GOD EATER-BURST~縋る神なきこの世で~ 作:A-Gyou
何もかもが憎い。
ソーマの心の闇は深い___
薄暗い部屋。壁には無数の斬撃痕と銃弾痕が穿たれており、スクリーンにも数カ所穴が開いていた。床には拳銃弾の薬莢と空になったマガジンが無造作に打ち捨てられている。家具らしい物もあるにはあるが、それらは本来の用途を発揮していない。
椅子だろうが、テーブルだろうが、ベッドだろうが。ほとんどの家具には、今まで使ってきた神機のブレードパーツが無造作に放置されていた。
その部屋を一言で表現するなら、荒れている、と言うところに落ち着くだろうか。
そんな薄暗い空間の中で、ガンッ、と人が住む部屋にはあるまじき鈍い音が響いた。
「……クソっ!」
音を響かせた張本人___ソーマはそう吐き捨てながら壁にもたれ床に座り込む。
蹴りつけた壁がへこんでいる。この部屋に新しく刻まれたソーマの感情だ。
彼は、不愉快な気分だった。
何がソーマを不愉快にさせているのか。
それは、イリヤと言う男の存在だ。
思い出せば出すほどに腹が立つ。自分のことをどうとも思っていないと言うあの態度が。
挑発的な、あの喋り方が。
自分と同じ土俵に立とうとするあの男の神経が。
イリヤという男の存在が、ソーマの心をとことん不愉快にさせる。
そもそも、ソーマという青年は“ニンゲン”が嫌いだ。おもむろ憎んでいる、と言っても良い。いつからそう思うようになったのかは覚えていないが。

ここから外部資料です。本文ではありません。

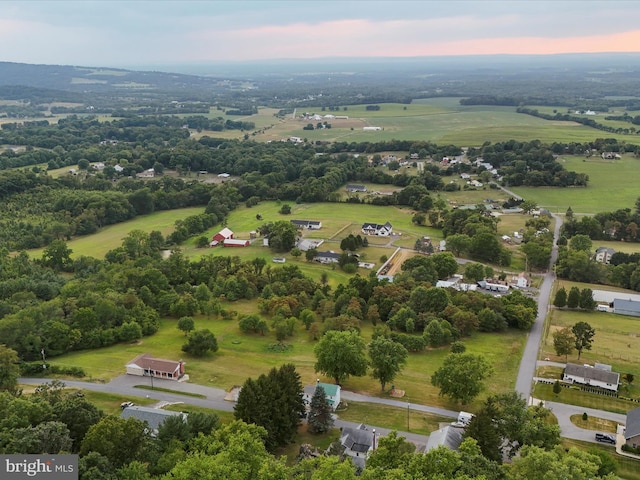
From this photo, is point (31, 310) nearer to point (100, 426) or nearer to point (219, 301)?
point (219, 301)

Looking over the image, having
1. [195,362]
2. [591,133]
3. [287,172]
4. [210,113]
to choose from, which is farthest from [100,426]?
[210,113]

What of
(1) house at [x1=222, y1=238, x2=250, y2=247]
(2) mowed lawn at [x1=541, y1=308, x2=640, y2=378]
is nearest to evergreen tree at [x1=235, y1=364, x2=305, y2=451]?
→ (2) mowed lawn at [x1=541, y1=308, x2=640, y2=378]

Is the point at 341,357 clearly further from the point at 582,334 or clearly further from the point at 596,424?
the point at 582,334

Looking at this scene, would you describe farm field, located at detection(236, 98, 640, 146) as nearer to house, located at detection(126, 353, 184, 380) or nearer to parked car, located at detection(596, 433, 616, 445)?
parked car, located at detection(596, 433, 616, 445)

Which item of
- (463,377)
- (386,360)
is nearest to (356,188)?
(386,360)

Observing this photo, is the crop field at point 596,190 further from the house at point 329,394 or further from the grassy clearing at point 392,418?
the house at point 329,394

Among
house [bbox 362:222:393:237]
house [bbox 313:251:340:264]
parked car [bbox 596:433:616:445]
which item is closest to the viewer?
parked car [bbox 596:433:616:445]
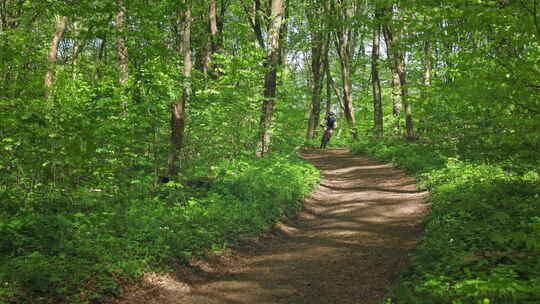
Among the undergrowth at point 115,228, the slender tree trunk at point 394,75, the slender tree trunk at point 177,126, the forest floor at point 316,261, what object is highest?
the slender tree trunk at point 394,75

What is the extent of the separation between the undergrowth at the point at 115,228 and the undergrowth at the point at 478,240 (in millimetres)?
3246

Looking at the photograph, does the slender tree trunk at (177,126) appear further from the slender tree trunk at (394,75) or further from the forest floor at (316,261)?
the slender tree trunk at (394,75)

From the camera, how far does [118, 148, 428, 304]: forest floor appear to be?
527cm

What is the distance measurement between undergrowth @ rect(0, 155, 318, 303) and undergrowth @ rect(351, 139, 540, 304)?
3246 millimetres

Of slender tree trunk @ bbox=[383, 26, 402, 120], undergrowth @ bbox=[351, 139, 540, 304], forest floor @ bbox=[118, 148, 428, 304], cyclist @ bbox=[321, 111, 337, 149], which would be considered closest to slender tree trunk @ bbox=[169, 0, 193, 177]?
forest floor @ bbox=[118, 148, 428, 304]

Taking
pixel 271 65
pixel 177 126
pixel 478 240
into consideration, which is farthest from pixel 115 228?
pixel 271 65

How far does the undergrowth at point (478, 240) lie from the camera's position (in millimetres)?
3612

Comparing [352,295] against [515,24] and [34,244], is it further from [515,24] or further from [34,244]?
[515,24]

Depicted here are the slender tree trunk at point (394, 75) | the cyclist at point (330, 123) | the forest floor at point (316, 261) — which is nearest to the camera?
the forest floor at point (316, 261)

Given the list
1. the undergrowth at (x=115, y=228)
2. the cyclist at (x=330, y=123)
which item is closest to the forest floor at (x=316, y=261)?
the undergrowth at (x=115, y=228)

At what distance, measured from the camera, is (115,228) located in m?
6.28

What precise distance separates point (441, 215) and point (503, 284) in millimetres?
3925

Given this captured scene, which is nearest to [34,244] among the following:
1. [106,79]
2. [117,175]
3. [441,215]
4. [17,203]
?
[17,203]

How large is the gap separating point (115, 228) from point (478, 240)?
530cm
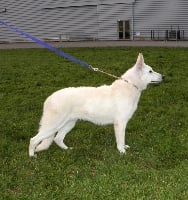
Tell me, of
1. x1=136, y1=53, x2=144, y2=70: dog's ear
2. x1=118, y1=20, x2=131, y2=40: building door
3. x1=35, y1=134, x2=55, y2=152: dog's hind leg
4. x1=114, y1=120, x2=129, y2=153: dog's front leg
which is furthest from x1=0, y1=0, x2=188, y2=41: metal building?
x1=35, y1=134, x2=55, y2=152: dog's hind leg

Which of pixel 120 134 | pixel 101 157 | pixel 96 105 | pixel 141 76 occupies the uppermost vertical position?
pixel 141 76

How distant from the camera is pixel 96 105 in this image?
695 centimetres

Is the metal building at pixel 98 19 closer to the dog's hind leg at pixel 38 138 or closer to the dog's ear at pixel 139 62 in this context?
the dog's ear at pixel 139 62

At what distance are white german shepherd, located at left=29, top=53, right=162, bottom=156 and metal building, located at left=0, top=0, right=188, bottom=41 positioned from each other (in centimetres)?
3281

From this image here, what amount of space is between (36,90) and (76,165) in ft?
21.0

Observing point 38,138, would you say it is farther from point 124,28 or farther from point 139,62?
point 124,28

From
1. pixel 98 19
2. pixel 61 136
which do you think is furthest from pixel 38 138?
pixel 98 19

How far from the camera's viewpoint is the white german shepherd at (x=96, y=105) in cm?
679

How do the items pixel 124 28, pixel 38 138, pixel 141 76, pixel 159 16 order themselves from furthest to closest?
pixel 124 28 → pixel 159 16 → pixel 141 76 → pixel 38 138

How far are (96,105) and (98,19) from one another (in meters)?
36.9

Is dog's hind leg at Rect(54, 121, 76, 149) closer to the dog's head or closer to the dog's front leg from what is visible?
the dog's front leg

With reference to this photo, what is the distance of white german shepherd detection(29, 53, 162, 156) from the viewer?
679 centimetres

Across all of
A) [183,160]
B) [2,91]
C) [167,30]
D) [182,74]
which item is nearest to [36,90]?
[2,91]

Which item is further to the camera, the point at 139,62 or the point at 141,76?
the point at 141,76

ソーマの出生はかなり特異なものだ。ある意味で言って試験管ベイビーと呼んでも間違いでは無い。
ソーマは簡単に言えば、彼は両親の愛故に産まれた子供では無い。人類の希望となることを前提に発生させられた、いわば生物兵器として望まれた存在だ。
彼は幼少の頃から、同世代のニンゲンとの関わりが無かった。代わりに、自分に兵器としての強さを求め続けるニンゲンに囲まれて育った。
___お前が人類の希望なのだ
___アラガミを殺すために産まれたのだよ
___君はヒトという種を超越している
___アラガミをこの世から抹殺しろ。それがお前に与えられた運命だ
彼の心などには一切関心を向けずに、周囲はただ力の象徴としての彼を望んだ。
そして、13歳のとき、彼は兵器としての真価を発揮させる。
神機使いになったのだ。
その戦果は、彼の幼少期を囲っていたニンゲン達にとっては、それはもう興奮を抑えきれないほどのものだった。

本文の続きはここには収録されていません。